DonnaM » Blog Archive » It’s not about you

It’s not about you

In the last few weeks I’ve been in different situations that all reminded me of a key principle in any persuasive communication – no matter whether it be writing, designing, pitching or delivering a report. It is a principle that is absolutely key, and all so easy to forget…

The situations I found myself in were something like this:

  • I was writing my new ‘Why choose me‘ page. I started out writing about how fabulous I am and why you should hire me (yes, that’s crude, but go see what most consultants do). Even to me it was boring and dumb and flat and I hated it. So I thought about why I hated it and what I needed to write instead.
  • I was helping someone interview candidates for a website manager job. One person really got up my nose – when asked ‘Why do you want this job’ he explained how he wanted to work in a new domain, how he needed a change and how interesting it would be. I spent some time thinking about why he annoyed me so much.
  • I was struggling with a content rewrite for a client. It was hard to understand, dense overly-complex and really dull. It was potentially an incredibly interesting topic turned deadly.

On reflection on the similarities between these situations, I realised the problem – in each situation the writer/interviewee talked about themselves and how great they were, instead of talking about the person they were talking to. And I remembered something that I already knew:

Nothing is about you. Everything is about the reader/listener.

I think it was Kathy Sierra who really nailed this a few years ago (and who I would like to thank for her many ideas and insights). She put it so eloquently:

who kick's ass

This is the key to every single piece of communication. No-one cares about you, but they do care about what you can do for them.
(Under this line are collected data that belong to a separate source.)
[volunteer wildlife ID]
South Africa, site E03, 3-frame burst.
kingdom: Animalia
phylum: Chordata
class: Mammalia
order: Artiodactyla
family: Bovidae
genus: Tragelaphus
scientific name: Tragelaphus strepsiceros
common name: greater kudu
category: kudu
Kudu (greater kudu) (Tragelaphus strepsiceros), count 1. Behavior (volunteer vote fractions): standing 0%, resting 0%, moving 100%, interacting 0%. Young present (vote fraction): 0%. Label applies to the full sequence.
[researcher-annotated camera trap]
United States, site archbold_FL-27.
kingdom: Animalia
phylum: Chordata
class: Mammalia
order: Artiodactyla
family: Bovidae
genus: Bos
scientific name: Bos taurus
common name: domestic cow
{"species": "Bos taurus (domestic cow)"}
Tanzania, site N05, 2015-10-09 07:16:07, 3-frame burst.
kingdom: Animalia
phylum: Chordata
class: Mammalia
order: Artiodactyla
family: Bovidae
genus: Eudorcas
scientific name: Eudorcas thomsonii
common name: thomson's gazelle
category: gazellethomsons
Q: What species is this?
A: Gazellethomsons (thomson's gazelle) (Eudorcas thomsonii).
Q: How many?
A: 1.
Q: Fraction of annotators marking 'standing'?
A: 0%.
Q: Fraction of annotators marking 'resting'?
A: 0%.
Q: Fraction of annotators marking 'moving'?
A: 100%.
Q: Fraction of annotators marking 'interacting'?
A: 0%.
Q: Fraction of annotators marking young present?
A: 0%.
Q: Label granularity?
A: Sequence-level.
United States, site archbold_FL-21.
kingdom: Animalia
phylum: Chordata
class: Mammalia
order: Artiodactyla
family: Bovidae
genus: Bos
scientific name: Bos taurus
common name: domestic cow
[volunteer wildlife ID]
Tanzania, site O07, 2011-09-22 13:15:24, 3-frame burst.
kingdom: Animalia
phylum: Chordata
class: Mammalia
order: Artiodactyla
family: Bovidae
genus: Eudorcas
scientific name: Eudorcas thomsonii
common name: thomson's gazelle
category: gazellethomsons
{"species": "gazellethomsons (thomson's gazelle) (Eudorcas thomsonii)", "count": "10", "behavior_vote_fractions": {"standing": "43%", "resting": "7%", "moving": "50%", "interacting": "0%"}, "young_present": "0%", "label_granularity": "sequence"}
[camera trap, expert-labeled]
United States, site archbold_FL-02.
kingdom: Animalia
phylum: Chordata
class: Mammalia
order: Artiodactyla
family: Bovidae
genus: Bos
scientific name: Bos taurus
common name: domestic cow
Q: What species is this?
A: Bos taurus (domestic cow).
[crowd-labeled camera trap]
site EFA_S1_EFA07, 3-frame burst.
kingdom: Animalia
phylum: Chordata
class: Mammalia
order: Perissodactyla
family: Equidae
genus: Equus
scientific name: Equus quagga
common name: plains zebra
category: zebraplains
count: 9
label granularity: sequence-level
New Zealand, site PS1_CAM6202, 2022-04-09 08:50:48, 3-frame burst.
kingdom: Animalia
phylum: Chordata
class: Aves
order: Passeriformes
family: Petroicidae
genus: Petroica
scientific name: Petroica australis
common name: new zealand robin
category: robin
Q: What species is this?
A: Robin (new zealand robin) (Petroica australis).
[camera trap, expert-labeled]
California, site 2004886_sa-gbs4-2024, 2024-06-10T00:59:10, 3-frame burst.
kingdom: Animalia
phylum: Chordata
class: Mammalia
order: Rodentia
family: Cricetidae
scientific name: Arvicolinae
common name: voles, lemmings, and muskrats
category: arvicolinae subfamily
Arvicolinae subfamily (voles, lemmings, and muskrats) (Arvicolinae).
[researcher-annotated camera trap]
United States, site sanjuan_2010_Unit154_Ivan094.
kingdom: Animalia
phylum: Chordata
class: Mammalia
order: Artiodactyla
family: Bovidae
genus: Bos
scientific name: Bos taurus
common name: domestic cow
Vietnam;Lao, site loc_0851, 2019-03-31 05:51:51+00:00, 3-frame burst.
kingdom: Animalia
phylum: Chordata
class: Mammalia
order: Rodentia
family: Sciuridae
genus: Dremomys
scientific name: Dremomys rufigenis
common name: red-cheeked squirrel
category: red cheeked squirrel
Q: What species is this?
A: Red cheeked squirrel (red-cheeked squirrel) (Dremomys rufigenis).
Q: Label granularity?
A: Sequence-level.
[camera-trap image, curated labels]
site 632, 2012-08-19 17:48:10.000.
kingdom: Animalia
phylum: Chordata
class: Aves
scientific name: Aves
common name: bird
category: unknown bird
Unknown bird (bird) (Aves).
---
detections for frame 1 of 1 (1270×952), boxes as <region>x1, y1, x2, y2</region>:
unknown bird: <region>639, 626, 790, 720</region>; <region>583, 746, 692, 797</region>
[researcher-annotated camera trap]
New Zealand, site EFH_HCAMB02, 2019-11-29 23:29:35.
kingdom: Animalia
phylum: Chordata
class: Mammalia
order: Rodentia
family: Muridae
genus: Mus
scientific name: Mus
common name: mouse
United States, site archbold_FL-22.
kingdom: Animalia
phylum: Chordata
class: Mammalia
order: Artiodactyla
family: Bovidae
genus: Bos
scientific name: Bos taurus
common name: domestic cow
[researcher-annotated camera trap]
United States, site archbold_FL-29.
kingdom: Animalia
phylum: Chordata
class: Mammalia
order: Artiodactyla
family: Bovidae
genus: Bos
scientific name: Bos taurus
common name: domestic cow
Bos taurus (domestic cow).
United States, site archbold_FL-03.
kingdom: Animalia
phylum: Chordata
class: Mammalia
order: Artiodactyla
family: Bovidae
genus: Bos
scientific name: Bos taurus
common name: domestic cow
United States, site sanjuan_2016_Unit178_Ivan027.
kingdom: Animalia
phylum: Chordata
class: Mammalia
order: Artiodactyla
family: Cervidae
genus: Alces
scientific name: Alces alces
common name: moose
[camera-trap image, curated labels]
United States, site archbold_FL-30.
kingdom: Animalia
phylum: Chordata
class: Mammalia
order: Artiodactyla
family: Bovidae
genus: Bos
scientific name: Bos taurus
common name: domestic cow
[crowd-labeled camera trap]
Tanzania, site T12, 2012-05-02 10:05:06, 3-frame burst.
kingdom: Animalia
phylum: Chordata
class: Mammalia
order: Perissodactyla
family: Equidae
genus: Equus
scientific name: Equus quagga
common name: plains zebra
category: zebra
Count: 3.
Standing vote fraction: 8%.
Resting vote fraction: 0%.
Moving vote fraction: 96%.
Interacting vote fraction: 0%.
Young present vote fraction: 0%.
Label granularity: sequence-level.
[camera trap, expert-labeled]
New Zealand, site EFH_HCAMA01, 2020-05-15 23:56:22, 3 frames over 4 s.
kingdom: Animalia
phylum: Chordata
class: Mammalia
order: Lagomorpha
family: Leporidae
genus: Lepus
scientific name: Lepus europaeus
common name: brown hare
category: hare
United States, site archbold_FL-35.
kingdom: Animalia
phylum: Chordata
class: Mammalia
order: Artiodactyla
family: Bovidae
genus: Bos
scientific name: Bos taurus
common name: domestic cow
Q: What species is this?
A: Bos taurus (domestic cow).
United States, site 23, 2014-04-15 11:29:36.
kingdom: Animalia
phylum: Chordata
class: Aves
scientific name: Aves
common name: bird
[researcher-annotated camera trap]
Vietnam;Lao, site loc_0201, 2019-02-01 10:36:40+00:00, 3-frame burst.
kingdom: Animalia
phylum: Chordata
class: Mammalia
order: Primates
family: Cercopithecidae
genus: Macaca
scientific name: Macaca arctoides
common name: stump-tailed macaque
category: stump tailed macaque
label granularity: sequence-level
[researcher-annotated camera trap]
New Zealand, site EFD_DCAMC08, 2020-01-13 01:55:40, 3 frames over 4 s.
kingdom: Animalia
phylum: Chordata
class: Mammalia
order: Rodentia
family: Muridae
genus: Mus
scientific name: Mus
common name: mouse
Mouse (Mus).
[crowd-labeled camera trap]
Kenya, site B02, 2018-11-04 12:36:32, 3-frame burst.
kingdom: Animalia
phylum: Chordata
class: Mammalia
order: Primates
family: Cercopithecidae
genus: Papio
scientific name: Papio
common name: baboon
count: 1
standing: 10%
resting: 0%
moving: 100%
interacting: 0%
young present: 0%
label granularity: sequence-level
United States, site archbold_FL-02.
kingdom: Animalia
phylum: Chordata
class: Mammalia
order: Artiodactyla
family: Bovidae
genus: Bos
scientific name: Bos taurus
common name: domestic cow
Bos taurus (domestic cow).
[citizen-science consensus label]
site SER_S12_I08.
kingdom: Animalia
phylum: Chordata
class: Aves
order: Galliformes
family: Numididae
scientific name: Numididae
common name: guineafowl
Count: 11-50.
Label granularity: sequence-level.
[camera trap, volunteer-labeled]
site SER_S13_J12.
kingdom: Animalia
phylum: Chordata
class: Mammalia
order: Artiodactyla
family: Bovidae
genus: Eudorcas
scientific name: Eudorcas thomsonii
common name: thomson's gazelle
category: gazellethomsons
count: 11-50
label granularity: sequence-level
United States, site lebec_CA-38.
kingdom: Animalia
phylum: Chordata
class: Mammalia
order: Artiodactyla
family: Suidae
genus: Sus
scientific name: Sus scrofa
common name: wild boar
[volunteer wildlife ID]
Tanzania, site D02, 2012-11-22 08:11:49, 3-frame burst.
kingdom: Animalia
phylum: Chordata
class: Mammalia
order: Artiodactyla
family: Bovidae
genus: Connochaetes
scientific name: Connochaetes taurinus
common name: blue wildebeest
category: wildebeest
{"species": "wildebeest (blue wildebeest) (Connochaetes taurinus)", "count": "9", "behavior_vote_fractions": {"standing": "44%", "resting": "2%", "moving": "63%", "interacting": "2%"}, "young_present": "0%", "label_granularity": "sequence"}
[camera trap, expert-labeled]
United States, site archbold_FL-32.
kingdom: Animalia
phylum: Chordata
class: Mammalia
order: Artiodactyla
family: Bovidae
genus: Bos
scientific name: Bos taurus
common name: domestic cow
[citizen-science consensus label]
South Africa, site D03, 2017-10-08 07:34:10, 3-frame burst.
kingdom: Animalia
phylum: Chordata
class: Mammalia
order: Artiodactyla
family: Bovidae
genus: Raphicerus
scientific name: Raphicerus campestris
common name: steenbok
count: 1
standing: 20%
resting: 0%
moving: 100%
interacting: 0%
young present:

Remember it, embed it, do everything you can to make other people shine; and good things will come your way automatically.

5 Responses to “It’s not about you”

  1. Wendy Sharp Says:

    Kathy Sierra is awesome, isn’t she? But you have a typo in the first line of your “Why Choose Me?” page– “a extensive information” should simply be “extensive information”. (Feel free to delete this comment; I just wanted to let you know.)

  2. Donna Maurer Says:

    Thanks Wendy – all fixed. I think I might do some rewriting of that page – it is still a bit too much about me ;)

  3. Ruth Ellison Says:

    An absolutely wonderful post that has really striked a chord.

  4. Marie-Laure Bouchet Says:

    Just been reflecting on your 2nd bullet point about the interviewee – if I had been on the panel I would want to know why he felt the job was worth applying for – even if it may have been because it was just down the road from his favourite gym, that at least that would give me an insight into his motivation. If you heard stuff about how worthwhile it is working for a charity based organisation (for example) or that his skills in XYZ would be of great benefit, then you still wouldn’t know why he really wanted the job and so how he might fit into the culture of the place etc. – so I think I’m saying that in this scenario I would care about him and what he wanted – it is of course all for the ultimate goal of finding out what he could do for the organisation, but maybe it’s a question of balance – I would want to know about you and what motivated you, as well as finding out what you could do for me!

  5. Donna Maurer Says:

    Good point Marie-Laure. In this case it was quite clear that the interviewee only wanted the job to increase his own skills. When compared to everyone else who said ‘I have these skills and these are the ways I can really help your team’, it really stuck out.